Worried about broadband costs? Millions of cash-strapped pensioners can slash their bills this winter by asking providers for a ‘social tariff’

Millions of cash-strapped pensioners who face a hike in landline phone and broadband costs this winter can slash their bills by switching to a little known tariff. 

Telecoms giants are raising charges by up to 15 per cent in the New Year. This is on top of recent increases, with BT imposing an 8 per cent average increase earlier this year. The average monthly broadband and phone bill is now £40. 

But industry regulator Ofcom is demanding that telecoms providers offer cheaper deals to their most hard-up customers. 

Counting the cost: Industry regulator Ofcom is demanding that telecoms providers offer cheaper deals to their most hard-up customers

This includes the 2.5million people in retirement on pension credit – plus a further 850,000 who are eligible but fail to claim. 

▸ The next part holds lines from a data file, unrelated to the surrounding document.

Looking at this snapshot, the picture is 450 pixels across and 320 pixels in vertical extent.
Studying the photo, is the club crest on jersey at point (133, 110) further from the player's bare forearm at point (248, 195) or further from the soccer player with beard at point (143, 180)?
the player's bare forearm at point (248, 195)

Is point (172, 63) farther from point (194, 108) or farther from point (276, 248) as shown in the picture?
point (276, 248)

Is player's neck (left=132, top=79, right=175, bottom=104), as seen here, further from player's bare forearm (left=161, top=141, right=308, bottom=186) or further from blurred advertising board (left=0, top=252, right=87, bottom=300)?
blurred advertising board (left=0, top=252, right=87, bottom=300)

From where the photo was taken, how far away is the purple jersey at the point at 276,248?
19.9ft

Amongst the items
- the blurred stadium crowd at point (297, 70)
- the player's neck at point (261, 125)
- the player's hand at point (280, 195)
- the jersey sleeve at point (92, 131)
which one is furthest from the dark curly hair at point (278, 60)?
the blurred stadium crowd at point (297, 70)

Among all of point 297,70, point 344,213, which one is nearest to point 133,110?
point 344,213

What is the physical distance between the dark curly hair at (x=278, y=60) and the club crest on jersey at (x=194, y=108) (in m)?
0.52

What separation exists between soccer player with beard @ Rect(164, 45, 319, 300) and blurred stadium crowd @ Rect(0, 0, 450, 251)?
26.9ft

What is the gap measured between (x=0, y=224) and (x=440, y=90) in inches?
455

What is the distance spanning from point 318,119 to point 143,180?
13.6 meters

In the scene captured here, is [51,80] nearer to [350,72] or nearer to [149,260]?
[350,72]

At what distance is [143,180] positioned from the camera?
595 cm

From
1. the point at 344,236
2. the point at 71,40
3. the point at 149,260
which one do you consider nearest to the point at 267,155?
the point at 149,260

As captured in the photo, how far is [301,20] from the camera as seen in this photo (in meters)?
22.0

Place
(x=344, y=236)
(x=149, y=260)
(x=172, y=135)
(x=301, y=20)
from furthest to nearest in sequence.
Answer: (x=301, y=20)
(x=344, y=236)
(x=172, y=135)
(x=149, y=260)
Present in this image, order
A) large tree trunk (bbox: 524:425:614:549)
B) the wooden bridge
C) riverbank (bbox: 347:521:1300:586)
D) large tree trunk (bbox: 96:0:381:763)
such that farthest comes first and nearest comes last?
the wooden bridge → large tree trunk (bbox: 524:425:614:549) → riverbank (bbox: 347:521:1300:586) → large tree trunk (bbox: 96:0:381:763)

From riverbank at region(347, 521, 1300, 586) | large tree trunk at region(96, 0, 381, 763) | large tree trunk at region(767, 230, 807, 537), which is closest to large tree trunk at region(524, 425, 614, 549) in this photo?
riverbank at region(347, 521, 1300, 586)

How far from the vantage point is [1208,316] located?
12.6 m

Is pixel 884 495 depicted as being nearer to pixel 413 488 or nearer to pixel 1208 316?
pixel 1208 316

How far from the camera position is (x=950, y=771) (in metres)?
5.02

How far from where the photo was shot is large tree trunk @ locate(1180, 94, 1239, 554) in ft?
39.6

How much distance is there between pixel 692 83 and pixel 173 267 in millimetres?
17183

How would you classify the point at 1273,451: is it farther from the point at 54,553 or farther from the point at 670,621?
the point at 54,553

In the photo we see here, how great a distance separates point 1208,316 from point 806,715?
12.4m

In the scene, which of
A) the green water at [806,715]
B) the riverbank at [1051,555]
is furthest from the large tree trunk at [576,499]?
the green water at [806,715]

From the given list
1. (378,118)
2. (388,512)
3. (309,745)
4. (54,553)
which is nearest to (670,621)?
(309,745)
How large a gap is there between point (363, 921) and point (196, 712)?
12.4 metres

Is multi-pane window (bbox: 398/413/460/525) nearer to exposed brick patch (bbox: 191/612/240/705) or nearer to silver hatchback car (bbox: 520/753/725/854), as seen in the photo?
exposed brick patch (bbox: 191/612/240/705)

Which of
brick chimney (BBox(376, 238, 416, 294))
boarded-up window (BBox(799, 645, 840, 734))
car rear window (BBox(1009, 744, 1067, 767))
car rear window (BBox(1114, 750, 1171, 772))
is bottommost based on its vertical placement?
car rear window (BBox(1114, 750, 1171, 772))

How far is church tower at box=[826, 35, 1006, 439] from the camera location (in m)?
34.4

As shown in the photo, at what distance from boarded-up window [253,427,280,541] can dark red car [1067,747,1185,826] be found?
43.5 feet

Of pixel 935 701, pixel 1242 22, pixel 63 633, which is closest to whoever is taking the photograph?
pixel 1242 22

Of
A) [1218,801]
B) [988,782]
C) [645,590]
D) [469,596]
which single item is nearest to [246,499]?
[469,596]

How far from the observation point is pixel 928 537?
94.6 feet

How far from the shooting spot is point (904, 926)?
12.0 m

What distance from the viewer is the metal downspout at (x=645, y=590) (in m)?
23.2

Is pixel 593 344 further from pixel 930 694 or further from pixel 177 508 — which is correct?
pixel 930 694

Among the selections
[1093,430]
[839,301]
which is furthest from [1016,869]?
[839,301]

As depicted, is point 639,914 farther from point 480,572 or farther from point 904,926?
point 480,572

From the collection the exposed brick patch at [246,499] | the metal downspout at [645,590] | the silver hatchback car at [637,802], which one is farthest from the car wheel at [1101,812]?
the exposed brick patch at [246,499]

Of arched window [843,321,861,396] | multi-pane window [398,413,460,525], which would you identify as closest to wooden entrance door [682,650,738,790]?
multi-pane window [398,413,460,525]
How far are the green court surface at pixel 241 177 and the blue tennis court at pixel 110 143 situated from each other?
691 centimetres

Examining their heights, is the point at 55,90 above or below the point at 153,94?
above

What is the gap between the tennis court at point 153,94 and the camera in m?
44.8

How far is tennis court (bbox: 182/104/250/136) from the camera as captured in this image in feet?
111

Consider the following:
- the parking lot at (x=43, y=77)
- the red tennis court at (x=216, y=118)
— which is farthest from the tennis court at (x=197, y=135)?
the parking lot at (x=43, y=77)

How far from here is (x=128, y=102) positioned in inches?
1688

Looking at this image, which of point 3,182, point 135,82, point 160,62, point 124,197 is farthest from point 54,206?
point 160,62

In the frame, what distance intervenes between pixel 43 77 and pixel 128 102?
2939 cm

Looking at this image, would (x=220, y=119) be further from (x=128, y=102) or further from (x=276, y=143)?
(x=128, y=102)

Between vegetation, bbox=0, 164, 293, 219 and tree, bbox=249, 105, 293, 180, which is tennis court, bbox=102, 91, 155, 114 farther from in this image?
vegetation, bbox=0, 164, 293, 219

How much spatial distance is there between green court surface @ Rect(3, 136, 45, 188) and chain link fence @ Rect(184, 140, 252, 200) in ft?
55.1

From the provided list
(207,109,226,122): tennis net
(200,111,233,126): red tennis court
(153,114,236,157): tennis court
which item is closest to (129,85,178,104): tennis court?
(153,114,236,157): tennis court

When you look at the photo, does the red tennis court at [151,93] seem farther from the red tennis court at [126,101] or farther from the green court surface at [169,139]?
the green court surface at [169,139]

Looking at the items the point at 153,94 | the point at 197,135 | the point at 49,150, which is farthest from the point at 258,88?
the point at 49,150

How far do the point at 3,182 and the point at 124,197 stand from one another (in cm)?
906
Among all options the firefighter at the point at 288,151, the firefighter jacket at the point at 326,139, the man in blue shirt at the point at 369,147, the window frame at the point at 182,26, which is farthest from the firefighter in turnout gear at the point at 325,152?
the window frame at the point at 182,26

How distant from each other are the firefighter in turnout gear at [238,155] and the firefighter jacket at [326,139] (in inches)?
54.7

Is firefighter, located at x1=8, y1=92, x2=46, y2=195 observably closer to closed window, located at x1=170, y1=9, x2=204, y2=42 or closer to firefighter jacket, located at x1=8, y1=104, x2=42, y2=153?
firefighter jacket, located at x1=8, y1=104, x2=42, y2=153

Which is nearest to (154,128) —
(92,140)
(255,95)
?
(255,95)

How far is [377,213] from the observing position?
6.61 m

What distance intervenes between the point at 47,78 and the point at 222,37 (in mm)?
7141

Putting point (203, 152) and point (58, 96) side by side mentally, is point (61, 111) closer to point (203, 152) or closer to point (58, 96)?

Pension credit tops up incomes to ensure a single pensioner receives at least £182.60 a week or £278.70 for a couple. Find out how to apply for pension credit here.

BT, Sky, Virgin Media and Vodafone are among those offering so-called ‘essential’ tariffs, typically only charging up to £20 a month. 

But they stubbornly refuse to promote them so more people can apply. Details of the deals can only be found by either digging around a provider website or by contacting a supplier directly and asking for details. What’s more, the customer will have to provide proof they are eligible. 

Some suppliers, including BT-owned EE and Plus Net, do not offer the deals at all – providers are not legally bound to do so. 

Dennis Reed, of campaign group Silver Voices, says: ‘Elderly, vulnerable people are particularly reliant on the phone and internet to communicate with the outside world – providing a lifeline for the lonely.’ 

He adds: ‘It is a disgrace that telecom giants fail to publicise social tariffs for those most in need.’ 

Ofcom says eight million homes are already having problems paying their phone and broadband bills. It is not only calling for greater support for the elderly, but for other lowincome households that rely on benefits for their financial survival. 

The regulator says: ‘As many as 97 per cent of eligible low-income households are yet to take advantage of special deals available. We are demanding the industry promotes its social tariffs.’ 

It adds: ‘The cost-of-living crisis is now putting an unprecedented strain on many household budgets.’ 

Ofcom wants all telecoms firms to write to or email customers who are struggling to pay their bills to inform them that social tariffs are on offer. Currently, no provider does this. The regulator has found 70 per cent of people who claim benefits are unaware that social tariffs exist. 

James Barford, a telecoms analyst at consultancy Enders Analysis, says: ‘It is perhaps understandable telecoms firms offering social tariffs are not willing to spend any of their marketing budget to promote them – as they do not make them any money. 

But we expect some serious price increases early next year in the wider phone and broadband market with many telecoms companies using a price increase formula linked to the December rate of inflation. This means demand for social tariffs could rise.’ 

BT added 3.9 percentage points on to a rate of inflation level at the start of this year to determine its tariff increases. 

It is expected to use this same formula next year. Ofcom has found 29 per cent of households are struggling with telecoms bills – nearly double the 15 per cent reported last year. 

Ofcom says anyone who is not on a social tariff, but is eligible, should be allowed to switch to one free of charge – even if they are tied into a lengthy contract. 

If a current supplier does not provide a social tariff, a household should be able to switch to a competitor without penalty. 

BT says: ‘We actively promote our ‘essential’ packages if someone is struggling to pay their bill and contacts us by phone or visits a BT shop.’ It also says that customers of EE and PlusNet, where social tariffs are not available, can transfer to BT at no cost. 

BT Home Essentials customers – its social tariff – pay £15 a month for a free landline and internet access offer. BT customers might expect to pay from £28.99 a month for a similar deal. 

Eligibility for social tariffs varies between providers, but usually requires a customer to provide a National Insurance number and details of any benefits received.